Bug 1978869

Summary: [GSS]Prometheus alertmanager reports msg="Error on notify" err="Post https://XXXX:8443/api/prometheus_receiver: x509: certificate is valid for ceph-dashboard, not XXXX"
Product: [Red Hat Storage] Red Hat Ceph Storage Reporter: Geo Jose <gjose>
Component: Ceph-AnsibleAssignee: Guillaume Abrioux <gabrioux>
Status: CLOSED ERRATA QA Contact: Sunil Angadi <sangadi>
Severity: medium Docs Contact: Aron Gunn <agunn>
Priority: unspecified    
Version: 4.2CC: agunn, aschoen, ceph-eng-bugs, dsavinea, epuertat, gabrioux, gmeno, mmuench, nthomas, rmandyam, sangadi, tserlin, vereddy, ykaul
Target Milestone: ---   
Target Release: 4.2z3   
Hardware: x86_64   
OS: Linux   
Whiteboard:
Fixed In Version: ceph-ansible-4.0.62.2-1.el8cp, ceph-ansible-4.0.62.2-1.el7cp Doc Type: Bug Fix
Doc Text:
.The role `ceph-dashboard` in `ceph-ansible` enforces the common name of the self-signed certificate to `ceph-dashboard` Previously, when using the self-signed certificates generated by `ceph-ansible`, it enforced the common name (CN) to `ceph-dashboard` thereby causing applications like Prometheus to error out due to the mismatch in the hostname of the node sending certificate to the clients. With this release, `ceph-ansible` sets the CN with proper values and Prometheus works as expected.
Story Points: ---
Clone Of:
: 2020628 (view as bug list) Environment:
Last Closed: 2021-09-27 18:26:24 UTC Type: Bug
Regression: --- Mount Type: ---
Documentation: --- CRM:
Verified Versions: Category: ---
oVirt Team: --- RHEL 7.3 requirements from Atomic Host:
Cloudforms Team: --- Target Upstream Version:
Embargoed:
Bug Depends On:    
Bug Blocks: 1890121    

Description Geo Jose 2021-07-03 05:53:32 UTC
Description of problem:
 - alertmanager service produces lot of errors in the log continuously.
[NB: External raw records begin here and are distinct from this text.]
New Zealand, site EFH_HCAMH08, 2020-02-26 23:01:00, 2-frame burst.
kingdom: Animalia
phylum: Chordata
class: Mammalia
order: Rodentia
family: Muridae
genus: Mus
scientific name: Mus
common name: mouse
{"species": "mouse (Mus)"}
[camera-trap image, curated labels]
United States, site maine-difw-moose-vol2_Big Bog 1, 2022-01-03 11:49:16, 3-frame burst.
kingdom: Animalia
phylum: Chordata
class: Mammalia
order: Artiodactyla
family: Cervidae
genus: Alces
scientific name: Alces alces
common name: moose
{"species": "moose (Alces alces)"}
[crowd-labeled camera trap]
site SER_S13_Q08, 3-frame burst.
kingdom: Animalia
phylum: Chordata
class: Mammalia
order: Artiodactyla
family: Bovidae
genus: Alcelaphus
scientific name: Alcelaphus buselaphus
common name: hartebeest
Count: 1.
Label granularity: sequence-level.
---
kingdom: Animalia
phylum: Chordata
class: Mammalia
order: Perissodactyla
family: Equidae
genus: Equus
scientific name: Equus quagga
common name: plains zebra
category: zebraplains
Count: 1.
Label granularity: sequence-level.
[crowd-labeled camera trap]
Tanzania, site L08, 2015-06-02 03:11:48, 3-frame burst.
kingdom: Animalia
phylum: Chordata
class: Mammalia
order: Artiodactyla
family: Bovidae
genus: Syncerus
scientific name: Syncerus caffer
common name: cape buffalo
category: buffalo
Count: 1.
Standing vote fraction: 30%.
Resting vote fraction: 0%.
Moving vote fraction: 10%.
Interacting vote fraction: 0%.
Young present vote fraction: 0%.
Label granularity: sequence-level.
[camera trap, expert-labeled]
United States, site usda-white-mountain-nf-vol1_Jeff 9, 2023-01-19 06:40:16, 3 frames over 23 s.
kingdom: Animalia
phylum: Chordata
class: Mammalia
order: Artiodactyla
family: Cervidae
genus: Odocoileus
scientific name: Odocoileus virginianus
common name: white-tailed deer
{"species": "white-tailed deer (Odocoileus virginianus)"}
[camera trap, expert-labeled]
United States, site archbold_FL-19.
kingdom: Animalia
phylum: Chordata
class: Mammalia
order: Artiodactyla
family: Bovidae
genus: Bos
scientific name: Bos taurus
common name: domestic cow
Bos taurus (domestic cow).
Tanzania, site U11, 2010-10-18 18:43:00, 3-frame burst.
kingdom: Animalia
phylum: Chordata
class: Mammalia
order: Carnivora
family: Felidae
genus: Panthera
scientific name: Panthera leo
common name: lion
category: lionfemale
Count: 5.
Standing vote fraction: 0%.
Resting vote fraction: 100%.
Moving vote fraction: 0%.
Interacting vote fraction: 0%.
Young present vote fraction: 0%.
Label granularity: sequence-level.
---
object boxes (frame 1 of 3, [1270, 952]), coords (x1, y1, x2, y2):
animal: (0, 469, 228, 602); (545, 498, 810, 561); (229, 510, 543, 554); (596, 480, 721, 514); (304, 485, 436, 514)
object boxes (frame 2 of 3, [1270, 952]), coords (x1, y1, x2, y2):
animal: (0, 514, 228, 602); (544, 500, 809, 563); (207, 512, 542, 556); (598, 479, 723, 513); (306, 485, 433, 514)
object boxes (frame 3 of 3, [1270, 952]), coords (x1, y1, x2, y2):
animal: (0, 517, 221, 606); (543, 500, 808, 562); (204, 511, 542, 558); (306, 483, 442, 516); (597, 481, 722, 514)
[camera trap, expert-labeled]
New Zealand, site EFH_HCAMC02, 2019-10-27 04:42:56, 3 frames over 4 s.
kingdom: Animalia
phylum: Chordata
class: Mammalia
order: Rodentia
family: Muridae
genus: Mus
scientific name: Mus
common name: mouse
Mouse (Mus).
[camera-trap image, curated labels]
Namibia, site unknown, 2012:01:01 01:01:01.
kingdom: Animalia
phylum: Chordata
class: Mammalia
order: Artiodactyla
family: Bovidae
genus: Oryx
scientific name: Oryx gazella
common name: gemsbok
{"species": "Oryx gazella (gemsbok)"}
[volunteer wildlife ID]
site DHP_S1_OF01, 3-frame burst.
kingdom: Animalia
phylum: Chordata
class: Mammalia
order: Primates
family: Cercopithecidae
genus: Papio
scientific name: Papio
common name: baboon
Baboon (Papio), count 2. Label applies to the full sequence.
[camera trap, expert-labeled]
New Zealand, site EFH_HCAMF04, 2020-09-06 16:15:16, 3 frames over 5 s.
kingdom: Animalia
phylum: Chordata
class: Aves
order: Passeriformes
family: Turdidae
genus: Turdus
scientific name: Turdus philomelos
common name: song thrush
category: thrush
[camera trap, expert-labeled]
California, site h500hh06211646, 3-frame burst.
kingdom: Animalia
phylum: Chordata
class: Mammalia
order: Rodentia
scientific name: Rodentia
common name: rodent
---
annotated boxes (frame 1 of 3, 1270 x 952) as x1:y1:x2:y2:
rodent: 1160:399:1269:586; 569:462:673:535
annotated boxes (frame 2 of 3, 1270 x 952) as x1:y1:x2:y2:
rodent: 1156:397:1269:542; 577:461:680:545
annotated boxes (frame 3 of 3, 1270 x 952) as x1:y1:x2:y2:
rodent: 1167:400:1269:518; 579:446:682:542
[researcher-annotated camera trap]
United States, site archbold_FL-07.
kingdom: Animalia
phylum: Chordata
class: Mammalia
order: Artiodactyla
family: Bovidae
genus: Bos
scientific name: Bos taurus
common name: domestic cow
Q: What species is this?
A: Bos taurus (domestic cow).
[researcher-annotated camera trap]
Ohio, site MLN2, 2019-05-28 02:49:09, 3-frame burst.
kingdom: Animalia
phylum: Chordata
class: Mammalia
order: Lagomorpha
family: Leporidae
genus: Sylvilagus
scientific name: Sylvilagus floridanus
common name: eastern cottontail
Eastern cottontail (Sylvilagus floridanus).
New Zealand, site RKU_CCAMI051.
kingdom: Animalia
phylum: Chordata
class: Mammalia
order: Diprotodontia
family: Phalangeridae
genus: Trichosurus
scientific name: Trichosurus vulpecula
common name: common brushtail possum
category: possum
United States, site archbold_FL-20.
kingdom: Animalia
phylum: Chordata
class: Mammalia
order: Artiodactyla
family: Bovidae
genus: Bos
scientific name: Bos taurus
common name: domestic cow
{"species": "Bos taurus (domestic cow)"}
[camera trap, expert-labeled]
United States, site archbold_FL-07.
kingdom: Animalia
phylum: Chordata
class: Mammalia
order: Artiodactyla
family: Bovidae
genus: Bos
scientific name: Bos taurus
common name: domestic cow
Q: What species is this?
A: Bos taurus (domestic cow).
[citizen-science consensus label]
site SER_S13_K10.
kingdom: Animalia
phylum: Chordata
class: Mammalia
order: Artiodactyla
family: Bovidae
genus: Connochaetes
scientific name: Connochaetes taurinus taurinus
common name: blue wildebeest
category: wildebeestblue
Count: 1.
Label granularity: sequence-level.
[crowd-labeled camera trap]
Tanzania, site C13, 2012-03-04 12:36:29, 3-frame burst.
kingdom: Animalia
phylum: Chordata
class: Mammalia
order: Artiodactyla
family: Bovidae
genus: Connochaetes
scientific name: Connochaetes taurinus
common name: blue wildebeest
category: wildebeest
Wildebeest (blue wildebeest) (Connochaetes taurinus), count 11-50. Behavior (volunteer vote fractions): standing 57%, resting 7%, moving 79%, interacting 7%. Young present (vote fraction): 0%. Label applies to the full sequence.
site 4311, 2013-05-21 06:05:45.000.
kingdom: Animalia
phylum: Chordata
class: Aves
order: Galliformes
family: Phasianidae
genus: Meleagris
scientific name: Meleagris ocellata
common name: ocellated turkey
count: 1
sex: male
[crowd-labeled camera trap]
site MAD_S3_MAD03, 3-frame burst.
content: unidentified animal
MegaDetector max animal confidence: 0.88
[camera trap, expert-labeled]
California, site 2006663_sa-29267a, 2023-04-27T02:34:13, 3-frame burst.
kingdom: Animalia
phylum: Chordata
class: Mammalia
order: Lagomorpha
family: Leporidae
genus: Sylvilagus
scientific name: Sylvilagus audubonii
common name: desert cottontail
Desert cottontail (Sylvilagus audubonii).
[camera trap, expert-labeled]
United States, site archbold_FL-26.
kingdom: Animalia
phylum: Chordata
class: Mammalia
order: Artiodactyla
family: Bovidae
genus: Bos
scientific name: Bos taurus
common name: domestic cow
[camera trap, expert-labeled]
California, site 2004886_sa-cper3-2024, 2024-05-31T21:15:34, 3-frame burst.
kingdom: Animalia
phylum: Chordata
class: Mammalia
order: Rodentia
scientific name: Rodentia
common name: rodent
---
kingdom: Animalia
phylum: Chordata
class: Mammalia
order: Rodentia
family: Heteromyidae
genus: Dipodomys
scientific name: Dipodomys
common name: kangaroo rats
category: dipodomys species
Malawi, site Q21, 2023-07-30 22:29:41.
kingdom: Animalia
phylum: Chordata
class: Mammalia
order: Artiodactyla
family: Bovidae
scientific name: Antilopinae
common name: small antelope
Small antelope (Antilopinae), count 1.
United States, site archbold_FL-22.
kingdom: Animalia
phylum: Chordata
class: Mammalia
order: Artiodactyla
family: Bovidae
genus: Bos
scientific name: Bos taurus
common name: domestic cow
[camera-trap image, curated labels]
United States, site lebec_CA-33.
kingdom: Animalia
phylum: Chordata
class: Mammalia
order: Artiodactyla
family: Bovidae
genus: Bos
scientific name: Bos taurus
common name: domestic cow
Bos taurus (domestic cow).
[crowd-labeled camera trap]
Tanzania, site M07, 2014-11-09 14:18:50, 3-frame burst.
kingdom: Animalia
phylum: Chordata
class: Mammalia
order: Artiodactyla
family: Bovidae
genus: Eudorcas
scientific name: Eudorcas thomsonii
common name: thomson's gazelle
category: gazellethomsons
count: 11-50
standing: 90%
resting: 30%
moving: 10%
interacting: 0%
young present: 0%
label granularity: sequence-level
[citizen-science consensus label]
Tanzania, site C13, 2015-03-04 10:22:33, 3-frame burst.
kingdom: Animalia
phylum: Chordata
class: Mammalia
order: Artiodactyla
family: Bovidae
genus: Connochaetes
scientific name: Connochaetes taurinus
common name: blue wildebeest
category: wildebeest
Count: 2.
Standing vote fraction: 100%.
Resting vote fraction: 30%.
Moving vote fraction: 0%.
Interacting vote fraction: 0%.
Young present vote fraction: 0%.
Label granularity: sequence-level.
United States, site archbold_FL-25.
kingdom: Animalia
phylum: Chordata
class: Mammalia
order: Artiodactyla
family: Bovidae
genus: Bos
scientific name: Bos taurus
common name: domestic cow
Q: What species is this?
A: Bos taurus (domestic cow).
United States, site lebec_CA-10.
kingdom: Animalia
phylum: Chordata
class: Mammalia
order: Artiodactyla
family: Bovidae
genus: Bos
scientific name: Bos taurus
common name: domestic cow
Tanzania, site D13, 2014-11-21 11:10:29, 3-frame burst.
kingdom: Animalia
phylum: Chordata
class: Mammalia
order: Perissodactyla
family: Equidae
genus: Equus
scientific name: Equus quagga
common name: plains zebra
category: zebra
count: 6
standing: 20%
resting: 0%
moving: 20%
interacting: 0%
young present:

Version-Release number of selected component (if applicable):
 - RHCS 4.2

Steps to Reproduce:
1. Install RHCS 4.2
2. Check alertmanager logs.

Actual results:
 - alertmanager service produces lot of errors

Expected results:
 - If this an error, needs to fix. 
 - If this is not an error, these logs should not be displayed.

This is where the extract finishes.